╭─ PROVIDED ENTRIES

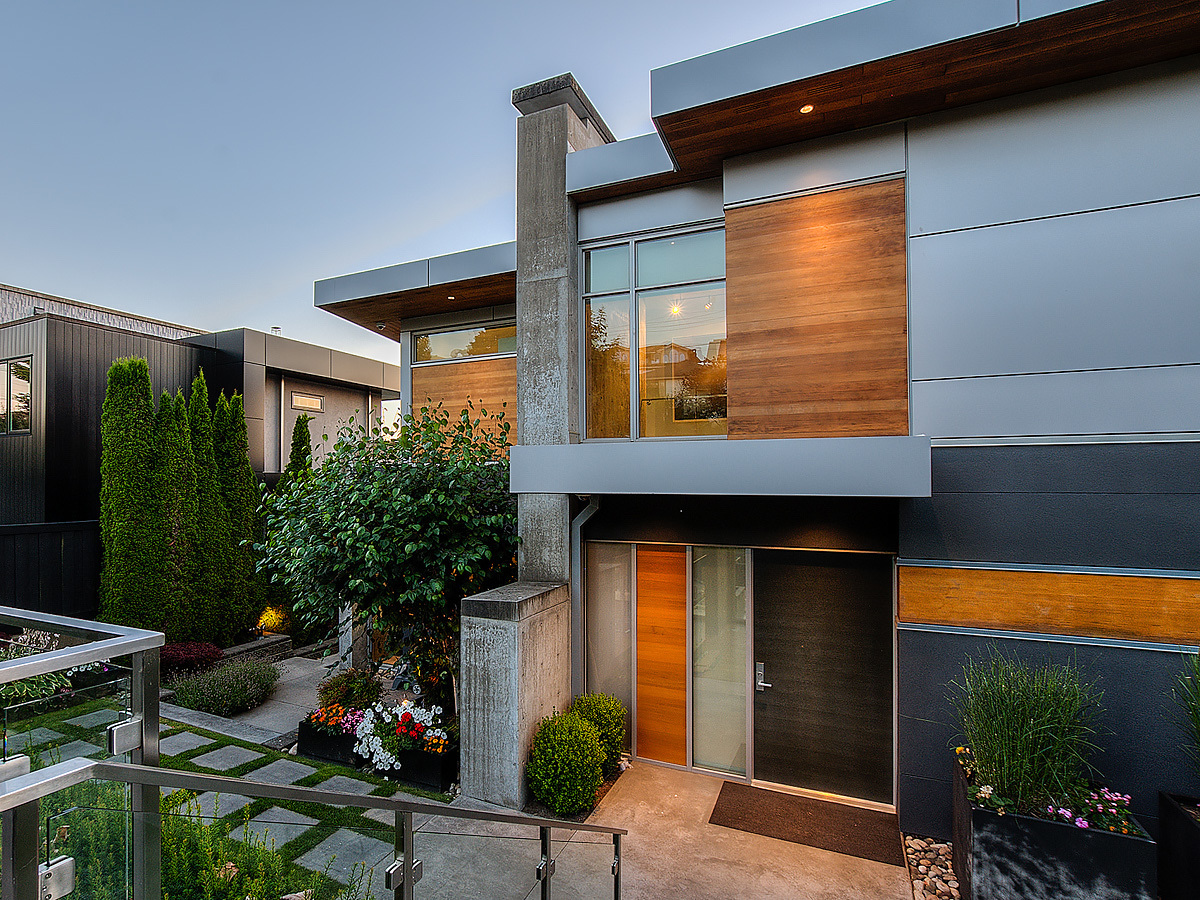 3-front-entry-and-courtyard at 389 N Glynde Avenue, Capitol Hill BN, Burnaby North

╰─
╭─ PROVIDED ENTRIES

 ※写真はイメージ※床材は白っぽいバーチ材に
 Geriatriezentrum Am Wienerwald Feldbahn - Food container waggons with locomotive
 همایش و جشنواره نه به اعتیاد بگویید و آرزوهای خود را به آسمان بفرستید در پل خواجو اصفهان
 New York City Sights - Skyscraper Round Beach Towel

╰─

YOUR GOAL:
In the listing above, find the line with "Geriatriezentrum Am Wienerwald" and the line with "New York City", then print exactly those two lines and every line between them, and nothing more.

TASK SOLUTION:
 Geriatriezentrum Am Wienerwald Feldbahn - Food container waggons with locomotive
 همایش و جشنواره نه به اعتیاد بگویید و آرزوهای خود را به آسمان بفرستید در پل خواجو اصفهان
 New York City Sights - Skyscraper Round Beach Towel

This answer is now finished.